[CentOS] Hellllp Pl: Centos 4.4 Default LVM install boot/recovery problem

Theo Band theo.band at xanadu-wireless.com
Wed Mar 21 22:55:58 UTC 2007


Sanjay Arora wrote:
> Hello all
>
> Nill experience with LVM. Have a Default Centos 4.4 install updated till
> a week ago with three HDDs. System's not booting up since my staff
> pulled out the plug due to a short circuit nearby. 
>
> Machine is a PIII 550 MHz, with 3 HDDs 40 GB, 120 GB (Actually is bigger
> but my bios detects only upto 120 GB) & 20 GB...about half filled with
> data & the backup server taken out in the short circuit.
>
> Upon bootup, the system starts with root, kernel & initrd notices, then
> says Uncompressing Linux then spits out the Error....CRC Error -- System
> Halted.
>
> Booted from the CD in reinstall mode where anaconda looks for linux
> installations on the HDD and asks about upgrade, reinstall or fresh
> partition/create partition/delete partition for reinstall, but the
> installer does not detect any linux installation on the HDD. I aborted
> at that stage.
>
> Now my system is a default linux installation where I have used the
> autopartitioning done by the system (LVM2) and almost all of my data is
> either in /home directory or couple of directories in the /
>
> I am willing to do a reinstall if my data is preserved.

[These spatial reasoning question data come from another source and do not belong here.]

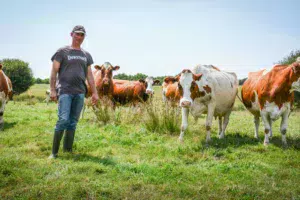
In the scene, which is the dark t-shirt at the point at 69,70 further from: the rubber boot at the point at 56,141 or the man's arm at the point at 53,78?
the rubber boot at the point at 56,141

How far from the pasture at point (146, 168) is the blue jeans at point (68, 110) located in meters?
0.63

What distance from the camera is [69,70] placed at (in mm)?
5836

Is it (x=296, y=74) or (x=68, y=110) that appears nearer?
(x=68, y=110)

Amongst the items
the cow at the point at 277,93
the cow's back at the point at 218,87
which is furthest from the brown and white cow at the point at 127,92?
the cow at the point at 277,93

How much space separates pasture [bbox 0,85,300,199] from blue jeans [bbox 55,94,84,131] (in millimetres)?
634

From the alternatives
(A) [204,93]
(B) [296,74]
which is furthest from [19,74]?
(B) [296,74]

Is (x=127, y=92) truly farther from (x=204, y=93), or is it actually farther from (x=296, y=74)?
(x=296, y=74)

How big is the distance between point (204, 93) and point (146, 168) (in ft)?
11.0

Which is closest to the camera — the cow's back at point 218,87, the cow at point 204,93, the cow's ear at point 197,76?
the cow at point 204,93

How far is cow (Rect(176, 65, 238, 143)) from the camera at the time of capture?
7754 mm

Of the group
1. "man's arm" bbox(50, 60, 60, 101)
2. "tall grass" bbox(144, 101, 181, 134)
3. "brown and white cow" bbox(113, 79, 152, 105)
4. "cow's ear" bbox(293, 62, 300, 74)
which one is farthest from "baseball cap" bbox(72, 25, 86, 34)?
"brown and white cow" bbox(113, 79, 152, 105)

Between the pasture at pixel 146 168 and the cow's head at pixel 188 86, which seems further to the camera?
the cow's head at pixel 188 86

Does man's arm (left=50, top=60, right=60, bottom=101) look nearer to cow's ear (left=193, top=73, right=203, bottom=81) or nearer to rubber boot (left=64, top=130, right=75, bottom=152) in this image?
rubber boot (left=64, top=130, right=75, bottom=152)

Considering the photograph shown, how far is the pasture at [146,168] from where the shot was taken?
4332 millimetres
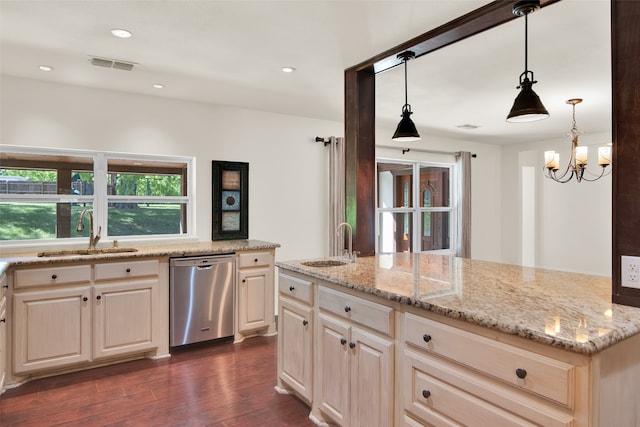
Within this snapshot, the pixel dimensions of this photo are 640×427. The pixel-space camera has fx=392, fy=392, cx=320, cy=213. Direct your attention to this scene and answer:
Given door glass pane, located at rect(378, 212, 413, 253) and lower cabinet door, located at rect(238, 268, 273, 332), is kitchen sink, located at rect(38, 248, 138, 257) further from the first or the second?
door glass pane, located at rect(378, 212, 413, 253)

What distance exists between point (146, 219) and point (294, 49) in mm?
2433

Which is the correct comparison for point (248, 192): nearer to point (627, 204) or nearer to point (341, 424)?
point (341, 424)

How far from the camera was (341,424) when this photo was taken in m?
2.15

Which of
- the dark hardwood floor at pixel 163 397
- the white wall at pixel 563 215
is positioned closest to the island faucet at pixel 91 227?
the dark hardwood floor at pixel 163 397

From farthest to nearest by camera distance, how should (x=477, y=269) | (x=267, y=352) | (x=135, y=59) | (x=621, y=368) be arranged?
(x=267, y=352) → (x=135, y=59) → (x=477, y=269) → (x=621, y=368)

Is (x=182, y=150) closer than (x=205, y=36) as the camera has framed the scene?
No

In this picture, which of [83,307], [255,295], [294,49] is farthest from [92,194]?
[294,49]

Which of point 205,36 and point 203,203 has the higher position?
point 205,36

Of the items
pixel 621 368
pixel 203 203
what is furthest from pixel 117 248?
pixel 621 368

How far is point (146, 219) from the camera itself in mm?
4105

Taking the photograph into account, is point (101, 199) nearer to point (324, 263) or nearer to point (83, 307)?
point (83, 307)

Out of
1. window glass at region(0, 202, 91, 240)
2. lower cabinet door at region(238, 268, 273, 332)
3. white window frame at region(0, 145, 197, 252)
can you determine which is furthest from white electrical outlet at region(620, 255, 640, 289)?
window glass at region(0, 202, 91, 240)

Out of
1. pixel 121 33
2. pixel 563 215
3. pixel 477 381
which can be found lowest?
pixel 477 381

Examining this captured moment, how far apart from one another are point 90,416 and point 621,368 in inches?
112
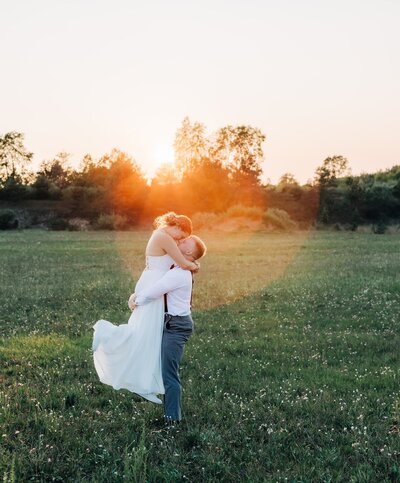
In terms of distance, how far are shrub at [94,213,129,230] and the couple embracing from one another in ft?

What do I need
> to do to diagnose the problem? and pointers to recovering from this
> problem and various tradeoffs. Can't lose data, as already have lost
> backup server (smps, motherboard, hdd circuitry all short-circuited, so
> no hope there). LVM howto was not much of a help as it seems to mostly
> have how to expand or reduce lvm and similar issues.
>
> Please keep in mind that I am a user and not sys-admin, though I can use
> command-line, if instructions & how-tos are there.
>
> Please help.
>
> With best regards and thanks in anticipation.
> Sanjay.
>   

The steps I would try are:

* boot in rescue mode (linux rescue)
* use lvscan to try to find LVM groups
* Then activate the volume group by
  vgchange -a y

You can see for yourself were things start to fail.